Instructions to follow: Retype the lines of the records below with no changes at all.

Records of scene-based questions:
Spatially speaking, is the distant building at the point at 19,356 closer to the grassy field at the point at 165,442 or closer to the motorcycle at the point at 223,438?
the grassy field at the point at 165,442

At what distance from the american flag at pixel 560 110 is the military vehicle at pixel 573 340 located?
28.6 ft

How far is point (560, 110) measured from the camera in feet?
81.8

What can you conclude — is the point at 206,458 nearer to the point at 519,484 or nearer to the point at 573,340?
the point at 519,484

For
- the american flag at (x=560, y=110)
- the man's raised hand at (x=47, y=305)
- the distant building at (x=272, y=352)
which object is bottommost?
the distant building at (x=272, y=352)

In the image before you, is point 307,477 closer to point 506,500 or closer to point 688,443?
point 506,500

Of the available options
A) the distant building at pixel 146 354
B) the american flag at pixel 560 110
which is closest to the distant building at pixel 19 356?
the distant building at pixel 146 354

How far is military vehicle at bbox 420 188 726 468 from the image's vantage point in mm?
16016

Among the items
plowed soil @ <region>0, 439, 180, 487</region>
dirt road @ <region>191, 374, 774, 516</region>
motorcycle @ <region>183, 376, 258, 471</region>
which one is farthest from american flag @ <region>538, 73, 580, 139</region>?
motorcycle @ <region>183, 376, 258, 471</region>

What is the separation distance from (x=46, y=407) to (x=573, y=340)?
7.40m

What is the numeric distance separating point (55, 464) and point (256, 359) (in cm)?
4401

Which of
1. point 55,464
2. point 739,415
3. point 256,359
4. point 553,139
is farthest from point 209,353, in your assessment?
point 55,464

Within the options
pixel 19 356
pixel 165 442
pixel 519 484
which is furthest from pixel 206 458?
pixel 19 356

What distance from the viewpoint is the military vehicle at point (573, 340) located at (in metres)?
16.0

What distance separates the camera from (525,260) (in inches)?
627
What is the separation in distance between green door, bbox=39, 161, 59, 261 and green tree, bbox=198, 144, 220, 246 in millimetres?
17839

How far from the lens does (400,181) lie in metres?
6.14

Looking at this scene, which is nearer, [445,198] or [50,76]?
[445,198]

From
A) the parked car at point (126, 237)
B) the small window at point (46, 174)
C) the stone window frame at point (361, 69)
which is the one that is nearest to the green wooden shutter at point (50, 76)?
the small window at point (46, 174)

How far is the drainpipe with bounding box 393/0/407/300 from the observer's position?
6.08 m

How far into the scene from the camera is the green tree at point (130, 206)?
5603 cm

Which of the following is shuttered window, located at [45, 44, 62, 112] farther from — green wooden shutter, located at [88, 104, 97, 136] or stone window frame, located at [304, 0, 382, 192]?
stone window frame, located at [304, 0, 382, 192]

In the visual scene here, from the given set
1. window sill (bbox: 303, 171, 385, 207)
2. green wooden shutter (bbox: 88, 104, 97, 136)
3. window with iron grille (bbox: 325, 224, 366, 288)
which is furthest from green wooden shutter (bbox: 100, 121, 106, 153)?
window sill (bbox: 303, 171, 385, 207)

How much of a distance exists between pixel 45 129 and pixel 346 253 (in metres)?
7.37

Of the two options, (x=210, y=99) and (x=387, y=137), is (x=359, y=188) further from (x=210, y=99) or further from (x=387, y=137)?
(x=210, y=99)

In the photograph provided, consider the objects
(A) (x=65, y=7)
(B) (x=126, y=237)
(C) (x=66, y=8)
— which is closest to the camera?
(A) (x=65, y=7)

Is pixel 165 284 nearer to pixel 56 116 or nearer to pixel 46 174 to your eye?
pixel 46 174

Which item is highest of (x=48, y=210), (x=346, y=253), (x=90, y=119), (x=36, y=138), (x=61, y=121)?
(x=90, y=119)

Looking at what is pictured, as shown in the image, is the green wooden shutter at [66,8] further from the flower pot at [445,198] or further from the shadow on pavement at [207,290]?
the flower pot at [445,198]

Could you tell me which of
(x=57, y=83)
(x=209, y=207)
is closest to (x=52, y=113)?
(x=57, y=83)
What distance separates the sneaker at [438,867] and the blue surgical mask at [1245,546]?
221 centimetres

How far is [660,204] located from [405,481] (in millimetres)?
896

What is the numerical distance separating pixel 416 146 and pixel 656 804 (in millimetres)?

Worked solution:
Spatially speaking, is the distant building at the point at 19,356 closer to the grassy field at the point at 165,442 or closer to the motorcycle at the point at 223,438?
the grassy field at the point at 165,442

At what distance from the american flag at pixel 560 110 is the military vehicle at pixel 573 340 located?
28.6 ft

How far is point (560, 110) measured from the camera in feet?
81.8

What can you conclude — is the point at 206,458 nearer to the point at 519,484 or nearer to the point at 573,340?
the point at 519,484

For
- the american flag at (x=560, y=110)
- the man's raised hand at (x=47, y=305)
- the distant building at (x=272, y=352)
which object is bottommost?
the distant building at (x=272, y=352)

In the image before you, is point 307,477 closer to point 506,500 or closer to point 688,443?
point 506,500

Of the available options
A) the distant building at pixel 146 354
B) the american flag at pixel 560 110
which is closest to the distant building at pixel 19 356?
the distant building at pixel 146 354

How far is military vehicle at bbox 420 188 726 468 from the image's vantage point in mm?
16016

Among the items
plowed soil @ <region>0, 439, 180, 487</region>
dirt road @ <region>191, 374, 774, 516</region>
motorcycle @ <region>183, 376, 258, 471</region>
which one is farthest from american flag @ <region>538, 73, 580, 139</region>?
motorcycle @ <region>183, 376, 258, 471</region>

What is the separation distance from (x=46, y=407) to (x=573, y=340)?
7.40m

What is the numeric distance separating point (55, 464) and point (256, 359) (in cm)?
4401

Which of
1. point 55,464
2. point 739,415
3. point 256,359
4. point 553,139
is farthest from point 209,353, in your assessment?
point 55,464

Within the options
pixel 19 356
pixel 165 442
pixel 519 484
which is furthest from pixel 206 458?
pixel 19 356

What distance from the viewpoint is the military vehicle at point (573, 340) located at (in metres)?
16.0

What distance separates the camera from (525,260) (in inches)?
627
What is the separation in distance between green door, bbox=39, 161, 59, 261 and green tree, bbox=198, 144, 220, 246 in millimetres?
17839

How far from the lens does (400,181) lie in metres?
6.14

Looking at this scene, which is nearer, [445,198] or [50,76]?
[445,198]

From
A) the parked car at point (126, 237)
B) the small window at point (46, 174)
C) the stone window frame at point (361, 69)
which is the one that is nearest to the green wooden shutter at point (50, 76)?
the small window at point (46, 174)

How far is the drainpipe with bounding box 393/0/407/300 from the observer's position?
6.08 m

How far into the scene from the camera is the green tree at point (130, 206)?
5603 cm

Which of the following is shuttered window, located at [45, 44, 62, 112] farther from — green wooden shutter, located at [88, 104, 97, 136] or stone window frame, located at [304, 0, 382, 192]?
stone window frame, located at [304, 0, 382, 192]

In the visual scene here, from the given set
1. window sill (bbox: 303, 171, 385, 207)
2. green wooden shutter (bbox: 88, 104, 97, 136)
3. window with iron grille (bbox: 325, 224, 366, 288)
which is furthest from green wooden shutter (bbox: 100, 121, 106, 153)?
window sill (bbox: 303, 171, 385, 207)

How much of a distance exists between pixel 45 129 and pixel 346 253 (in metres)?
7.37

Of the two options, (x=210, y=99) and (x=387, y=137), is (x=359, y=188) further from (x=210, y=99) or further from (x=387, y=137)?
(x=210, y=99)

In the photograph provided, consider the objects
(A) (x=65, y=7)
(B) (x=126, y=237)
(C) (x=66, y=8)
— which is closest to the camera?
(A) (x=65, y=7)

Is pixel 165 284 nearer to pixel 56 116 or nearer to pixel 46 174 to your eye?
pixel 46 174

Which item is highest of (x=48, y=210), (x=346, y=253), (x=90, y=119), (x=36, y=138), (x=61, y=121)?
(x=90, y=119)

Looking at what is pictured, as shown in the image, is the green wooden shutter at [66,8] further from the flower pot at [445,198] or further from the shadow on pavement at [207,290]?
the flower pot at [445,198]

Could you tell me which of
(x=57, y=83)
(x=209, y=207)
is closest to (x=52, y=113)?
(x=57, y=83)
What distance separates the sneaker at [438,867] and the blue surgical mask at [1245,546]?
221 centimetres

How far is [660,204] located from [405,481] (in millimetres)?
896

What is the numerical distance separating pixel 416 146 and pixel 656 804 (in millimetres)?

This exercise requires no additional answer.